The Summer Olympics are poised to begin in Rio de Janeiro. Time to celebrate the extraordinary talent, fortitude and grace of athletes representing the world's diverse nations, from Iceland to Nigeria. And time to wonder how many competitors are boosting their performances with banned substances.
The World Anti-Doping Agency, WADA, which advises the Olympics and other sports organizations on illicit performance-enhancement, has accused Russia of carrying out a state-run doping program for its athletes. Russia could of course be just the tip of the iceberg.
When I started writing about science in the early 1980s, we worried whether athletes were amped up on amphetamines or steroids. Kid stuff. Recently, WADA officials have become increasingly concerned that contestants might boost their strength, speed and endurance by fiddling with their genes.
Since the late 1990s, researchers have shown that, by inserting genes into mice and other animals, they can swell the animals' muscle mass, help cells repair themselves faster and boost the production of oxygen-toting red blood cells. The genes can be injected directly into the muscles of the target animal or slipped into the animal's own DNA by means of viruses.
A pioneer of this research is geneticist H. Lee Sweeney, who described his research in a 2004 Scientific American article, “Gene Doping.” Gene therapy is called “gene doping” when it is used for enhancement rather than treatment.
In the late 1990s, Sweeney inserted the IGF-1 gene (for insulin growth factor) into mice, boosting their strength by as much as 27 percent. Sweeney and other researchers hope that these sorts of gene therapies can benefit the elderly, patients suffering from muscular dystrophy and even astronauts who lose muscle mass in a zero-gravity environment.
Naturally, athletes—after reading media reports about "Schwarzenegger mice"--became interested in gene therapies too. Ever since his work was first publicized, jocks have begged Sweeney, in vain, to test gene therapy on them.
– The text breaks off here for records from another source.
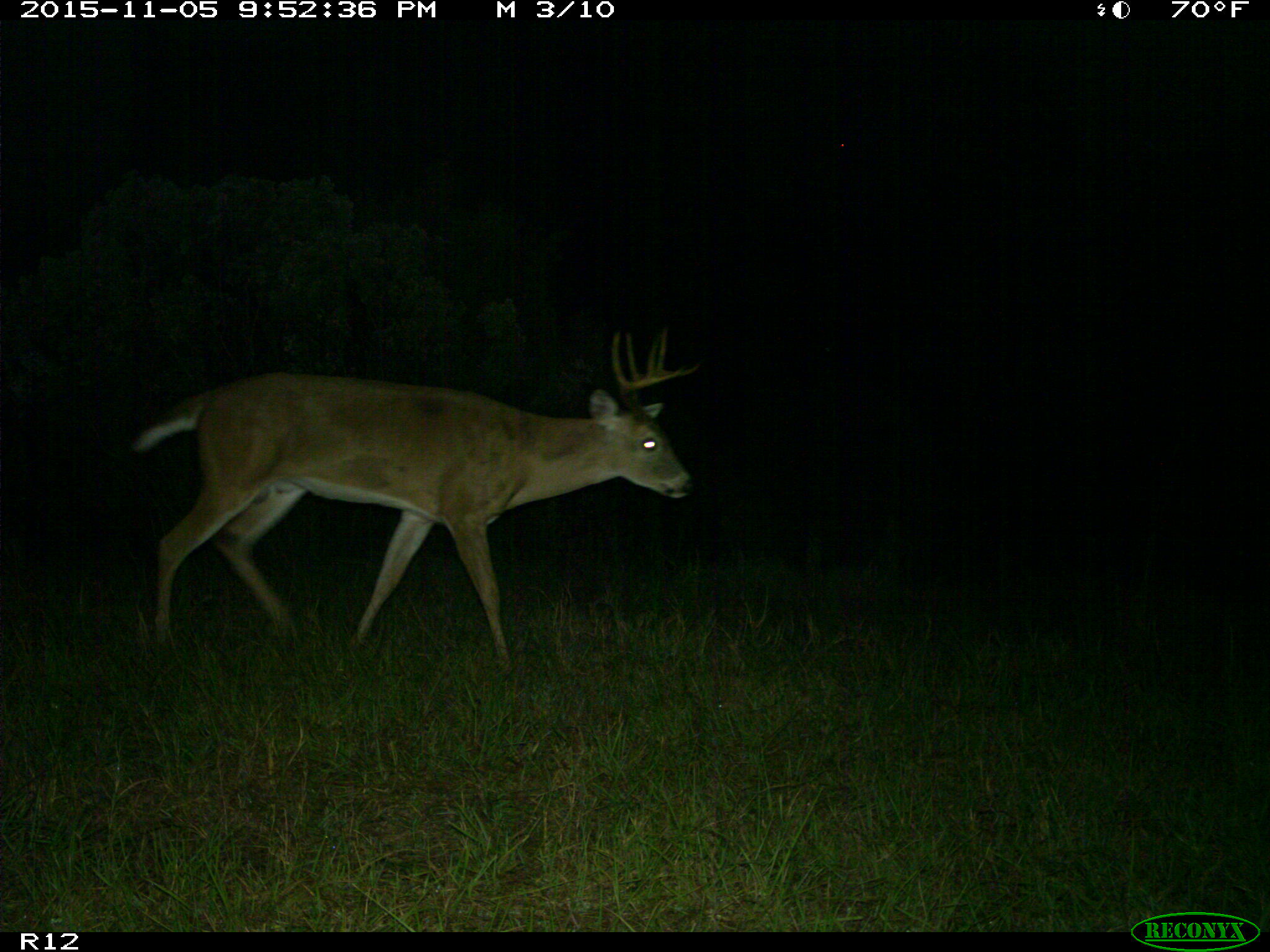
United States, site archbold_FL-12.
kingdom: Animalia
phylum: Chordata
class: Mammalia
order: Artiodactyla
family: Cervidae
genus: Odocoileus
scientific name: Odocoileus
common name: deer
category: unidentified deer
Unidentified deer (deer) (Odocoileus).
He worries that athletes will eventually find someone to dope their genes, just as they found suppliers for steroids and other illegal performance-enhancers.
In principle, gene therapy can be aimed at specific targets, such as fast-twitch or slow-twitch muscle cells, to benefit specific athletes, such as a shot-putter, weight-lifter, sprinter or high-jumper.
Until recently, experts thought tests for gene doping would require muscle biopsies, which would entail removing a chunk, albeit tiny, of muscle. Doping genes, the proteins they generate and their viral vehicles are difficult to detect in blood and urine tests. But WADA is reportedly considering a gene-doping blood test developed by an Australian researcher.
How concerned should we be that the Olympians in Rio have fiddled with their genes? Not very, because so far gene therapy for humans has fallen far short of its hype. (The same is true for behavioral genetics. See Further Reading.)
Decades ago, gene-therapy proponents predicted that it would soon eliminate many diseases, from cystic fibrosis to early-onset breast cancer, traceable to a defective gene. Some enthusiasts even foresaw the advent of genetically engineered "designer babies" who would grow up to be smarter than Nobel laureates and more athletic than Olympians.
Not even the more modest predictions have been fulfilled. More than 2,000 gene therapy trials have been carried out around the world, according to the Journal of Gene Medicine, and the results have been disappointing. Yes, China approved a gene therapy for cancer in 2004, and this year, Europe Union regulators approved a therapy for children with severe combined immune deficiency.
But in the U.S., which accounts for more than half of the gene-therapy trials carried out worldwide, not a single therapy has been approved for sale by the Food and Drug Administration. Gene therapy can trigger unpredictable, fatal responses from the body's immune system. The National Institutes of Health warns that gene therapy “can have very serious health risks, such as toxicity, inflammation, and cancer."
Sweeney, the gene-doping expert, told New York Magazine last year that for gene-doping to work, “the athlete's immune system would need to be suppressed, so the body doesn't try to fight off what it identifies as a virus. It's a dangerous process that will take a long time to perfect.”
There may be a few wannabe Olympians who risk their careers, health and lives by getting a rogue scientist to tweak their genes. But I doubt that genetic engineering will have a significant impact on the Olympics anytime soon.
If gene doping can be done safely, that should be cause for celebration, because it would mean gene therapy is finally beginning to fulfill its enormous potential. And as my Scientific American colleague Steve Mirsky has pointed out, world-class athletes already possess advantages, including genetic mutations, that boost their performance. Maybe gene doping is just a way to level the playing field.
Addendum: This is an updated version of a 2012 post.